En los últimos años, las alternativas biológicas al uso de fitosanitarios han experimentado un crecimiento notable en la agricultura, especialmente en cultivos hortícolas y frutales. Este auge responde a la necesidad de soluciones sostenibles, seguras y eficaces que constituyan una alternativa real frente a los tratamientos convencionales, cada vez más restringidos por la normativa y que, además, presentan problemas de residuos y resistencia de patógenos.
Los biofungicidas, basados generalmente en microorganismos o extractos naturales, ofrecen ventajas clave: una alta eficacia, incrementan la biodiversidad y reducen los residuos y el impacto ambiental, contribuyendo así a una producción más saludable y sostenible. Su integración en programas de manejo integrado permite reducir la dependencia de insumos químicos sin comprometer la rentabilidad, la calidad ni la sostenibilidad del sistema productivo.
TUSAL: primer fungicida biológico registrado en España
TUSAL, inscrito en el Registro de Productos Fitosanitarios del Ministerio de Agricultura con el nº 24.244, fue el primer fungicida biológico registrado en España y representa una apuesta segura para el control de enfermedades.
Su éxito radica en dos cepas exclusivas y depositadas de Trichoderma: T. atroviride T11 y T. asperellum T25, cuya combinación sinérgica amplía la efectividad en distintos rangos de temperatura, humedad, pH y salinidad. Asimismo, potencia el sistema defensivo de la planta, aumentando su resistencia a estreses abióticos, y consigue un mayor alcance radicular, favoreciendo el crecimiento y la productividad.

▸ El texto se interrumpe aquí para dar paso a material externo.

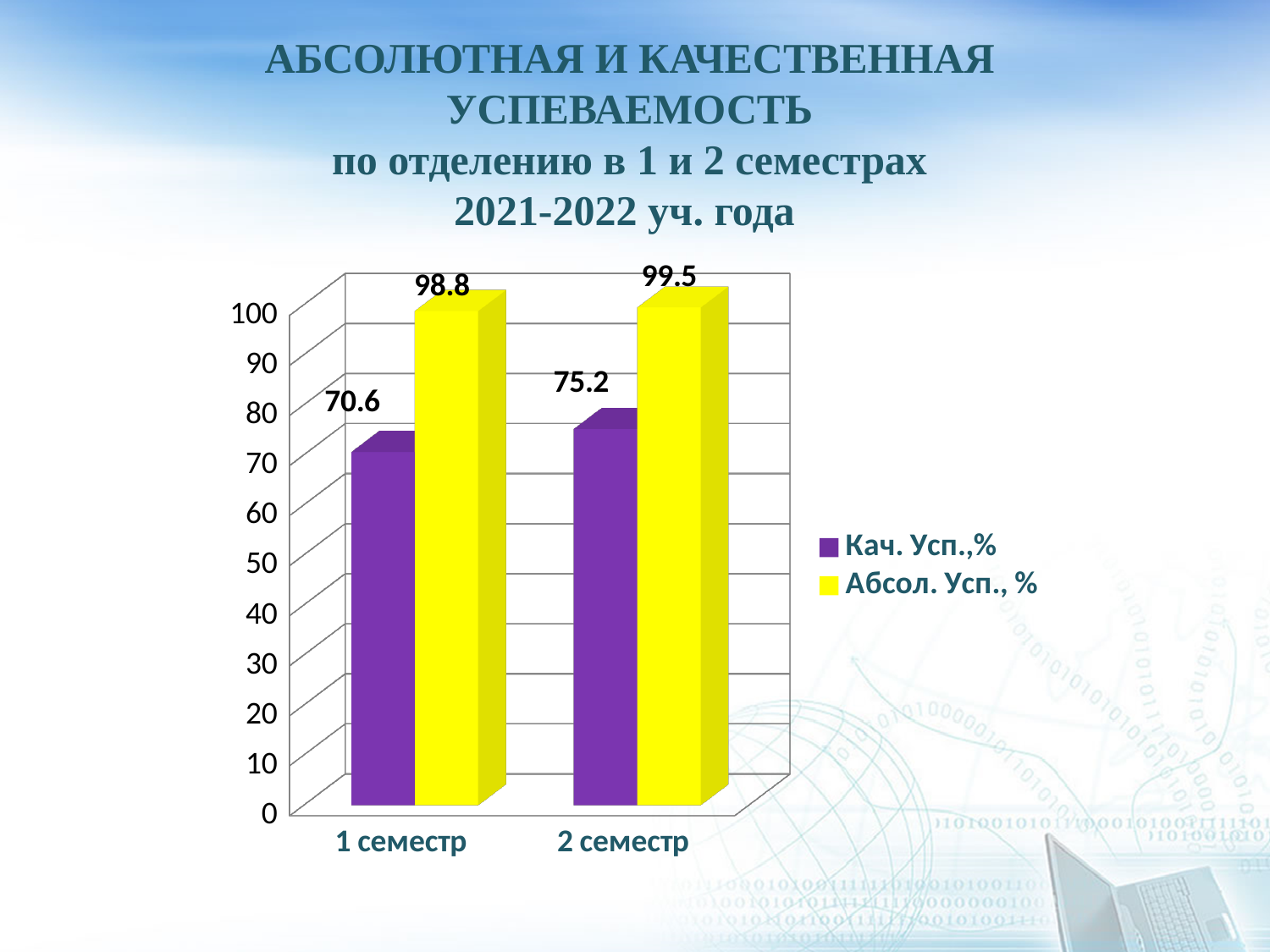
What is the difference between Абсол. Усп., % and Кач. Усп.,% in 1 семестр? 28.2 Which is larger in 2 семестр: Кач. Усп.,% or Абсол. Усп., %? Абсол. Усп., % What kind of chart is shown on the slide? Bar chart What is the value of Кач. Усп.,% for 2 семестр? 75.2 Which semester has the lower Абсол. Усп., % value? 1 семестр How many series does the legend list? 2 What is the difference between Кач. Усп.,% in 2 семестр and 1 семестр? 4.6 Which semester has the higher Кач. Усп.,% value? 2 семестр What is the value of Абсол. Усп., % for 2 семестр? 99.5 What is the value of Абсол. Усп., % for 1 семестр? 98.8 How many categories are shown on the x axis? 2 What is the value of Кач. Усп.,% for 1 семестр? 70.6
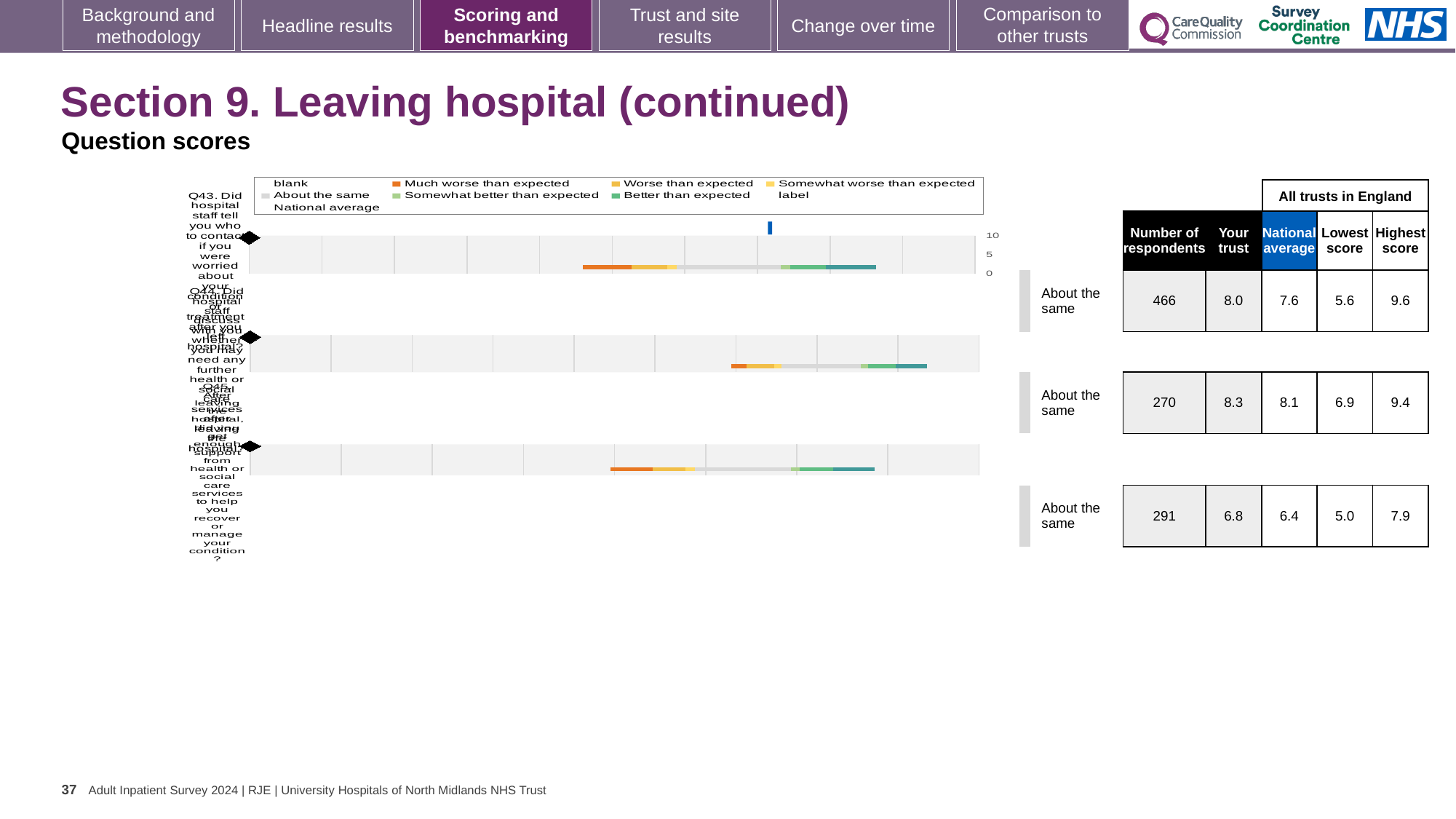
How many question score charts are shown on the slide? 3 Which of the three charts has the lowest 'Lowest score' value? the bottom chart (Q45), 5.0 For the top chart (Q43), what is the difference between the highest score and the lowest score among all trusts in England? 4.0 Which of the three charts has the highest 'Your trust' score? the second chart (Q44), 8.3 For the top chart (Q43), what is the national average score? 7.6 For the second chart (Q44), how many respondents are listed? 270 For the second chart (Q44), what is the difference between the 'Your trust' score and the national average? 0.2 For the bottom chart (Q45), what is the highest score among all trusts in England? 7.9 What benchmark rating is shown next to each of the three charts? About the same What kind of chart is used to show the question scores on this slide? bar chart For the bottom chart (Q45), which is larger: the 'Your trust' score or the national average? Your trust For the top chart (Q43), what is the 'Your trust' score shown in the table? 8.0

Gracias a ello, TUSAL se ha consolidado como un producto de referencia en el mercado del biocontrol. Actualmente, TUSAL cuenta con registro para más de 200 especies de cultivo, y continuará ampliando ese número, con el objetivo de incluir las principales especies agrícolas en los próximos años.
Respaldo técnico y eficacia comprobada
TUSAL ha demostrado una gran eficacia en diferentes cultivos y condiciones, mostrando resultados consistentes frente a los principales patógenos que afectan a la agricultura, desde frutales hasta hortícolas. Su eficacia está avalada por numerosos ensayos oficiales realizados por entidades especializadas, que aportan confianza y seguridad, respaldando la labor de los asesores técnicos en campo.
En hortícolas, como la patata, estudios realizados por el CEBAS-CSIC y Syntech Research confirmaron que la enfermedad se mantuvo bajo control durante todo el ciclo de cultivo. Los resultados fueron contundentes: reducción del número de plantas afectadas en un 40%, disminución de la severidad en un 46% y mejora en la absorción de nutrientes y resistencia al estrés, consolidando su eficacia para una producción agrícola más rentable y sostenible.
La incorporación de soluciones biológicas como TUSAL en los programas de manejo integrado representa un avance decisivo hacia sistemas agrícolas más sostenibles y eficientes. Su eficacia comprobada frente a patógenos relevantes, junto con su capacidad para adaptarse a diferentes condiciones de cultivo y aportar beneficios adicionales como la bioestimulación, lo convierten en una herramienta estratégica para reducir la dependencia de insumos químicos sin comprometer la productividad ni la calidad. TUSAL no solo responde a las exigencias regulatorias actuales, sino que anticipa las necesidades futuras de una agricultura orientada a la sostenibilidad y la innovación.